[Spatial reasoning question data]

** start **

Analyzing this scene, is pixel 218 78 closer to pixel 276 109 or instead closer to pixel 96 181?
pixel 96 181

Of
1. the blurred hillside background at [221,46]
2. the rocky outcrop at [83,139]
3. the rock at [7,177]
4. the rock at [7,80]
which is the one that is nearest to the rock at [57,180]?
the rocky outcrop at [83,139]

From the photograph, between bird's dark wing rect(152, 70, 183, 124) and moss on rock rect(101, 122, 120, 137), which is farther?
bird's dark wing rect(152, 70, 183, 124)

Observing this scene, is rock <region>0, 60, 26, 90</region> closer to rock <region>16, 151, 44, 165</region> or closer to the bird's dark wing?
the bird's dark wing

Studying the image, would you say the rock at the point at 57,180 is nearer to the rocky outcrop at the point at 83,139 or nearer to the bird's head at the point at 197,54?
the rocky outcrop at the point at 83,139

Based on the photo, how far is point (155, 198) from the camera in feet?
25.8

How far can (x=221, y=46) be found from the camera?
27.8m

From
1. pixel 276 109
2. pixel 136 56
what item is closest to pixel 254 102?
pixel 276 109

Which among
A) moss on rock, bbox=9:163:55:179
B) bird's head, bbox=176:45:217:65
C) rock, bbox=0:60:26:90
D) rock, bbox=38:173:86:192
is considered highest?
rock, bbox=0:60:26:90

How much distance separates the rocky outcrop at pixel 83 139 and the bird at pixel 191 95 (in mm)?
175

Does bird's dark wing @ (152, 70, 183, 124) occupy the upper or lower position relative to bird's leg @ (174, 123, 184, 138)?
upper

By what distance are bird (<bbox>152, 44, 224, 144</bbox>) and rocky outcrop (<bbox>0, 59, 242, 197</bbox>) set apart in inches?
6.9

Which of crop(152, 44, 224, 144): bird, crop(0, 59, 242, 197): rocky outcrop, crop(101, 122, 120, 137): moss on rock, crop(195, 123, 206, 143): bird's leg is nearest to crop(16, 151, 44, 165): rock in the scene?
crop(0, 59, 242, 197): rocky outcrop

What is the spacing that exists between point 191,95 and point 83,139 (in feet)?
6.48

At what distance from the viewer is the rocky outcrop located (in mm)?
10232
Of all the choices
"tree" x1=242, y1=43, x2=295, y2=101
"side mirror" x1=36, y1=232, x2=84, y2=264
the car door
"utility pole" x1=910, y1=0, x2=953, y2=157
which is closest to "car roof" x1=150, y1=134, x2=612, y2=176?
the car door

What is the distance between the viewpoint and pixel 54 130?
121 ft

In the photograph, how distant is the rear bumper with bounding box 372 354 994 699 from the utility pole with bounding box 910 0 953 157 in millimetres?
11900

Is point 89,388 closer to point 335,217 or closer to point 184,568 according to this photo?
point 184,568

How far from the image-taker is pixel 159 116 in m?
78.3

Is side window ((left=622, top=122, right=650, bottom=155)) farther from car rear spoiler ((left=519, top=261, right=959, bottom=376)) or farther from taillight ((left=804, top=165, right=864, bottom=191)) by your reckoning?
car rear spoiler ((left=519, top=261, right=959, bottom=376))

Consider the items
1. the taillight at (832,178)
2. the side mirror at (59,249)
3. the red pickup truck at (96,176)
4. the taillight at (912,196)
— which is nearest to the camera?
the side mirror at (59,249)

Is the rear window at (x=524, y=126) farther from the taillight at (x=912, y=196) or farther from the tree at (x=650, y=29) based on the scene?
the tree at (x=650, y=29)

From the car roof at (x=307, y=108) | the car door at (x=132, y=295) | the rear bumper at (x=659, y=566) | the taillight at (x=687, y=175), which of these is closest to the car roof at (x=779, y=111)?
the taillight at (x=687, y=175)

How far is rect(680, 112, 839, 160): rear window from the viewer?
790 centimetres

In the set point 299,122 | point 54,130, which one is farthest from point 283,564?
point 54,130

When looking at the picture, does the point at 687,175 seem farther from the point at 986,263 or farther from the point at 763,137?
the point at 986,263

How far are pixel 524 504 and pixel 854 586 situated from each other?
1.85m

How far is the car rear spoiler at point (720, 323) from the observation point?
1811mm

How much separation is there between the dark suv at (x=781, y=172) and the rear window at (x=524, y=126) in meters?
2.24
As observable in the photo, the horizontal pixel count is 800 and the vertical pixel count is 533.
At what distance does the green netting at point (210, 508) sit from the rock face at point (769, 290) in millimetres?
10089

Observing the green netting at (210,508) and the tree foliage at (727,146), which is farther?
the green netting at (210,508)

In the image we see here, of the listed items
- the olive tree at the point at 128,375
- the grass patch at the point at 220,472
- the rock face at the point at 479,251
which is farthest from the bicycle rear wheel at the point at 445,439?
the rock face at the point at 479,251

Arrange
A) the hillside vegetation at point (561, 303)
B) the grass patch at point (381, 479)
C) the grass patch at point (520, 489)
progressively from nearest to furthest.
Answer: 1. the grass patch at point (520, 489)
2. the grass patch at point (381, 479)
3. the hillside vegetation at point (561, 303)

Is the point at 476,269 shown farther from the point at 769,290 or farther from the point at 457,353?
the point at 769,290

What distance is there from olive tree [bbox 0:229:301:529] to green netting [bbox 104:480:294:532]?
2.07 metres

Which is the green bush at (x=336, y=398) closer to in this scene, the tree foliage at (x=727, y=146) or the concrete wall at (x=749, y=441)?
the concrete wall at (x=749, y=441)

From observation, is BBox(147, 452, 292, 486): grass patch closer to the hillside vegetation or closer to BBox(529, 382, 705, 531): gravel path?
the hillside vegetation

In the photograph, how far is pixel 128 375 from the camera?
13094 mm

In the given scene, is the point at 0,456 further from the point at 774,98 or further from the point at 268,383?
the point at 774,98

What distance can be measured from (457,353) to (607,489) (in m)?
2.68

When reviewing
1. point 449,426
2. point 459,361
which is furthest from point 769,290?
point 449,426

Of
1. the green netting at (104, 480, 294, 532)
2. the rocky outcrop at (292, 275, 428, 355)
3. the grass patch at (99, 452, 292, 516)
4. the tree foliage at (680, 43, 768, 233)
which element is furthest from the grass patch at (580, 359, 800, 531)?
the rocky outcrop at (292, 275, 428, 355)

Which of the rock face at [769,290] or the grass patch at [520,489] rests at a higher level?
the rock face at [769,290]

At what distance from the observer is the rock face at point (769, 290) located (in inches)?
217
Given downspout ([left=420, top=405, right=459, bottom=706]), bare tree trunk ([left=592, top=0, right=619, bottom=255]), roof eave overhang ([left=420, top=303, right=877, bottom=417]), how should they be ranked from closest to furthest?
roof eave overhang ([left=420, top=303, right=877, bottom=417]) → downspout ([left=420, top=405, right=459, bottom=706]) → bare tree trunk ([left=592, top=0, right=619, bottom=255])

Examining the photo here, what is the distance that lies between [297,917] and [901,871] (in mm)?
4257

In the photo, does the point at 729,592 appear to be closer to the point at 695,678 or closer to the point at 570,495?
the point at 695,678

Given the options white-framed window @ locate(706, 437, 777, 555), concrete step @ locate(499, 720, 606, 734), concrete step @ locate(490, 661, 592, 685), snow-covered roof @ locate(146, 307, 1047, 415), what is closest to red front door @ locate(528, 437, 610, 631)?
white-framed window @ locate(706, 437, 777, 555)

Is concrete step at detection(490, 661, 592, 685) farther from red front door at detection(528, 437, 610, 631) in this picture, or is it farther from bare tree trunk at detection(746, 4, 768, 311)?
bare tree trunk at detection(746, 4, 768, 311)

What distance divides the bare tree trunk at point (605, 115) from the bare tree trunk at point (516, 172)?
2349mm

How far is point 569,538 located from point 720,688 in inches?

** end **

• _Written exercise_
Print only the lines from the one with "At what distance from the observer" to the end of the records, both included.

• _Result_
At what distance from the observer is the rock face at point (769, 290) located (in inches)?
217
Given downspout ([left=420, top=405, right=459, bottom=706]), bare tree trunk ([left=592, top=0, right=619, bottom=255]), roof eave overhang ([left=420, top=303, right=877, bottom=417]), how should they be ranked from closest to furthest?
roof eave overhang ([left=420, top=303, right=877, bottom=417]) → downspout ([left=420, top=405, right=459, bottom=706]) → bare tree trunk ([left=592, top=0, right=619, bottom=255])

Examining the photo here, what is the distance that lies between [297,917] and [901,871] (in mm)?
4257

In the photo, does the point at 729,592 appear to be closer to the point at 695,678 or closer to the point at 570,495?
the point at 695,678

Given the options white-framed window @ locate(706, 437, 777, 555), concrete step @ locate(499, 720, 606, 734), concrete step @ locate(490, 661, 592, 685), snow-covered roof @ locate(146, 307, 1047, 415), what is closest to red front door @ locate(528, 437, 610, 631)?
white-framed window @ locate(706, 437, 777, 555)

Is concrete step at detection(490, 661, 592, 685) farther from red front door at detection(528, 437, 610, 631) in this picture, or is it farther from bare tree trunk at detection(746, 4, 768, 311)?
bare tree trunk at detection(746, 4, 768, 311)

What distance divides the bare tree trunk at point (605, 115) from the bare tree trunk at point (516, 172)?
2349mm

How far is point 569,538 located from point 720,688 in inches?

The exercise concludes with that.